War Between the Provinces
- Sentry Peak (2000) Marching Through Peachtree (2001) Advance and Retreat (2002)
- Author: Harry Turtledove
- Country: United States
- Language: English
- Genre: Fantasy
- Publisher: Baen
- Published: 2000–2002
- Media type: Print (hardback & paperback)

= War Between the Provinces =

Fantasy novel series

The War Between the Provinces is a series of fantasy novels by Harry Turtledove.

The novels are a retelling of the American Civil War in a high fantasy setting called the Kingdom of Detina. The series focuses on the Eastern theater of the War Between the Provinces.

The names of locations have been changed, and North and South (and west and east) have been reversed, and, rather than skin color, hair color is used as the basis for the dehumanization. Many of the characters are based on real-world characters, and their names indicate this. Often their names are anagrams of the real-world character they are based on, or their nicknames contain their original's name.
Hand-cranked crossbows replace guns to mirror slow reloading times, and the northern rebels have fewer flying carpet paths (railroads) than the southern kingdom, hence giving the slave-owning side the same logistical problems that existed in the American Civil War.

==Some characters with historical counterparts==

===Southern Detinan characters===
- King Avram – counterpart of US President Abraham Lincoln
- General (later Marshal) Bart – counterpart of General Ulysses S. Grant
- General Hesmucet – counterpart of General William Tecumseh Sherman
- General "Doubting" George – counterpart of General George Henry Thomas
- General Guildenstern – counterpart of General William Rosecrans
- General Fighting Joseph – counterpart of General Joseph "Fighting Joe" Hooker
- General John the Hierophant – counterpart of General John Pope
- General Whiskery Ambrose – counterpart of General Ambrose Burnside
- General James the Bird's Eye – counterpart of James Birdseye McPherson
- Mage Alva – counterpart of Thomas Edison

===Northern Detinan characters===
- King Geoffrey – counterpart of Confederate President Jefferson Davis
- Duke Edward of Arlington – counterpart of General Robert E. Lee
- Thomas the Brick Wall – counterpart of General Thomas "Stonewall" Jackson
- Count Thraxton (the Braggart) – counterpart of General Braxton Bragg
- Marquis Peegeetee of Goodlook – counterpart of General Pierre Beauregard
- Ned of the Forest – counterpart of Nathan Bedford Forest
- Joseph the Gamecock – counterpart of Joseph E. Johnston
- Lt. Gen Bell – counterpart of John Bell Hood
- James of Broadpath – counterpart of James Longstreet
- Richard the Haberdasher – counterpart of Richard Taylor
- Roast Beef William – counterpart of William Hardee
- Provincial Prerogative – counterpart of States Rights Gist
- John of Barsoom – counterpart of General John C. Carter
- Leonidas the Priest – counterpart of Confederate general and Episcopalian bishop Leonidas Polk
- Dan of Rabbit Hill – counterpart of Confederate general D.H. Hill
- Early the Jubilant - counterpart of Jubal Anderson Early

===Mentioned Detinan characters===
- King Buchan – The previous King of Detina before his death. He was the father of Avram and uncle of Geoffrey. He is based on US President James Buchanan.

• What you will do:
a) In the fantasy series article, what replaces guns?
b) Render each line of the records below as a numbered list, skipping blank lines. Omit the pictures from your answer.

• Records for the exercise:
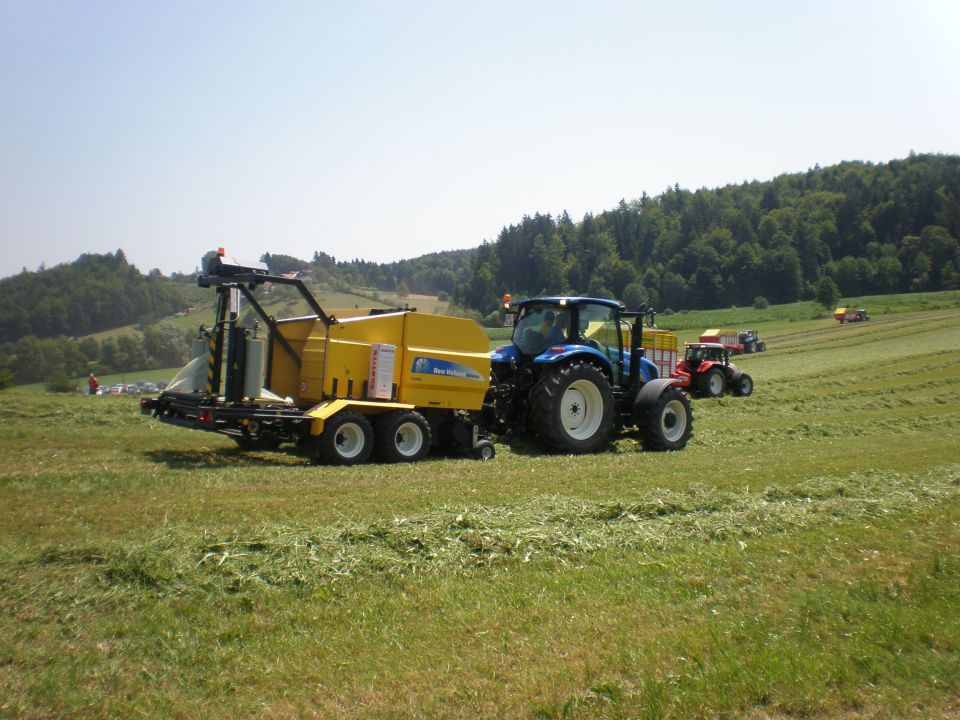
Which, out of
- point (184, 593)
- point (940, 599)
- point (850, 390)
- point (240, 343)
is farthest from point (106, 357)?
point (940, 599)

• Solved problems:
a) Hand-cranked crossbows.

b)
1. Which, out of
2. - point (184, 593)
3. - point (940, 599)
4. - point (850, 390)
5. - point (240, 343)
6. is farthest from point (106, 357)?
7. point (940, 599)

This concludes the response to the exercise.